A representative of Delta said the airline would not comment on pending litigation but shared more details on its policy regarding animals onboard.

Delta continuously reviews and enhances its policies and procedures for animals onboard as part of its commitment to health, safety and protecting the rights of customers with disabilities. In 2018, Delta tightened its policies on emotional support animals by requiring a “confirmation of animal training” form as well as other official documentation. The airline also banned pit bulls and animals under four months of age as service or support animals. These policy updates reinforce Delta’s core value of putting safety first, always.

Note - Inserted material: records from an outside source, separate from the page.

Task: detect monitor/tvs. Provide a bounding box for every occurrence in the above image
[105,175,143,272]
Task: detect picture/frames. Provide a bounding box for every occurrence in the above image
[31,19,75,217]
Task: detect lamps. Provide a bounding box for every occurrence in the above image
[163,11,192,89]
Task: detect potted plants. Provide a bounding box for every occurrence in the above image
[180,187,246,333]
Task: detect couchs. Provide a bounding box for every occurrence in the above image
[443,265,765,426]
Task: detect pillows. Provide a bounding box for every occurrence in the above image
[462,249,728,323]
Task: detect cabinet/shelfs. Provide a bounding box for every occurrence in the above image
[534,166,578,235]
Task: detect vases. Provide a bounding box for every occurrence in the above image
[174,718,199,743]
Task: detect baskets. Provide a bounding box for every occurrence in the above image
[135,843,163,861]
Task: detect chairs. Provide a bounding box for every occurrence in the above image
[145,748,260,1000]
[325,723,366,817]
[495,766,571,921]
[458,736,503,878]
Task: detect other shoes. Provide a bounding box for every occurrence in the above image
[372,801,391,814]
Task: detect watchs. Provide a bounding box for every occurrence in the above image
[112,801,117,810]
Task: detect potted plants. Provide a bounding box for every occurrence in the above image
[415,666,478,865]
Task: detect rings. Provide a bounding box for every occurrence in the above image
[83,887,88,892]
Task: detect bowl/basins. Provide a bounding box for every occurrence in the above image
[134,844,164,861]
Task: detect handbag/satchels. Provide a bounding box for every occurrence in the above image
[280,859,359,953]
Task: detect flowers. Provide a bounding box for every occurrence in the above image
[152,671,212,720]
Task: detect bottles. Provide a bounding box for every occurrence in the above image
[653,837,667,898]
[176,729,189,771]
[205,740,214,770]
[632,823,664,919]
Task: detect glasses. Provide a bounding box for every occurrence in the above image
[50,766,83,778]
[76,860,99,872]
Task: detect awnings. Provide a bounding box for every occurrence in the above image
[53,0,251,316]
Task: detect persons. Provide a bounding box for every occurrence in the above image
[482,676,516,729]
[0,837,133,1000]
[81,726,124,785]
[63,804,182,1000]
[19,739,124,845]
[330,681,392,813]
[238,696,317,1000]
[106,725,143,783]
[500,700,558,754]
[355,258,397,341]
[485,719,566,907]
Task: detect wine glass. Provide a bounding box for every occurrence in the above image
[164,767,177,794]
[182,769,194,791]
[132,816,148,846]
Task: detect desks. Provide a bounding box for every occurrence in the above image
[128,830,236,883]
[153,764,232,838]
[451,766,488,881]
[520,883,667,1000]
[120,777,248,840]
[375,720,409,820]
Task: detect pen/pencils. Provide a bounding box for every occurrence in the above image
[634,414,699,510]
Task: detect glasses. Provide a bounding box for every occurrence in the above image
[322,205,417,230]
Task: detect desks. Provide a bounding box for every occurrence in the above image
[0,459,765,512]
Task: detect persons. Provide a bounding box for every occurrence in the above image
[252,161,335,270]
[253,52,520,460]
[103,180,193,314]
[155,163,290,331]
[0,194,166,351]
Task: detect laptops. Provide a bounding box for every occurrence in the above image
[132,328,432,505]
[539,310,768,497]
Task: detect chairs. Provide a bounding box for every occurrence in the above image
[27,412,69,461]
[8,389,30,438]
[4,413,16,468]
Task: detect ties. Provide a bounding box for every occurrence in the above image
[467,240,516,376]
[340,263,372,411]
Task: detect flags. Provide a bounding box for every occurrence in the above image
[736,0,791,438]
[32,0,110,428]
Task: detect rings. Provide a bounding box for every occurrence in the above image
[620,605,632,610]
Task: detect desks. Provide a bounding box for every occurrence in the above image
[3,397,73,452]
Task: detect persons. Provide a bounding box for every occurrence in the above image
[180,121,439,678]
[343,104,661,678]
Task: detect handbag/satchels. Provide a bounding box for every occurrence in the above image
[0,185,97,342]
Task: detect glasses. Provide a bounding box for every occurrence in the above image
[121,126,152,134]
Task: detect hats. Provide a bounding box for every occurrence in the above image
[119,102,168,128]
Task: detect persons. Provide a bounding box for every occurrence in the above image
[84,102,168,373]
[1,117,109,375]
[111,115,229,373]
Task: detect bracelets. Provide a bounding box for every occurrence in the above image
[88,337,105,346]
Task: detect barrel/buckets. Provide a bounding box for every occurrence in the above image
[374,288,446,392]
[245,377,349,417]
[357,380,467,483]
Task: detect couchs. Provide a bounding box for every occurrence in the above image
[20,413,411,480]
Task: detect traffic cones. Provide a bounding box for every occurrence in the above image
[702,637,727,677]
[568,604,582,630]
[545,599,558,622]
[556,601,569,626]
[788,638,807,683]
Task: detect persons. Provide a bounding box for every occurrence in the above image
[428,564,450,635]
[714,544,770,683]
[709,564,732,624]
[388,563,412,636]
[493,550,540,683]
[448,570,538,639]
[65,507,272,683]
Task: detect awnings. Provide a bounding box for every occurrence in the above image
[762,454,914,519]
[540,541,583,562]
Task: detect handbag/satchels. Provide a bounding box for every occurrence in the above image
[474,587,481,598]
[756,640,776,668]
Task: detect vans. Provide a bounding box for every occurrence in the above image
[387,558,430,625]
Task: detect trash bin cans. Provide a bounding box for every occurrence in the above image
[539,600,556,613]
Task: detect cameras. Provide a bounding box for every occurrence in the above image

When Delta announced its ban on “pit bull type dogs” as service or support animals on its flights, the airline referenced the June 2017 attack, even though the incident involved a Labrador mix. Such a ban was also scrutinized as it could make life more difficult for people with disabilities who rely on service dogs with pit bull resemblances. Critics also argued that the ban stigmatized certain dog breeds.

Jackson’s lawyers, J. Ross Massey and Graham Roberts of Alexander Shunnarah & Associates, told HuffPost that they were aware Delta had implemented new policies after the incident took place but are questioning why airline employees didn’t follow procedures in place at the time of the attack.

“The attack on Mr. Jackson would not have happened had Delta enforced their own pre-existing policies concerning animals in the cabin,” the attorneys wrote in a statement.

Jackson’s lawyers are arguing the airline assigned the dog and owner to a middle seat, when Delta’s policy at the time indicated a dog of that size should have been secured on the cabin floor and given special seating accommodations.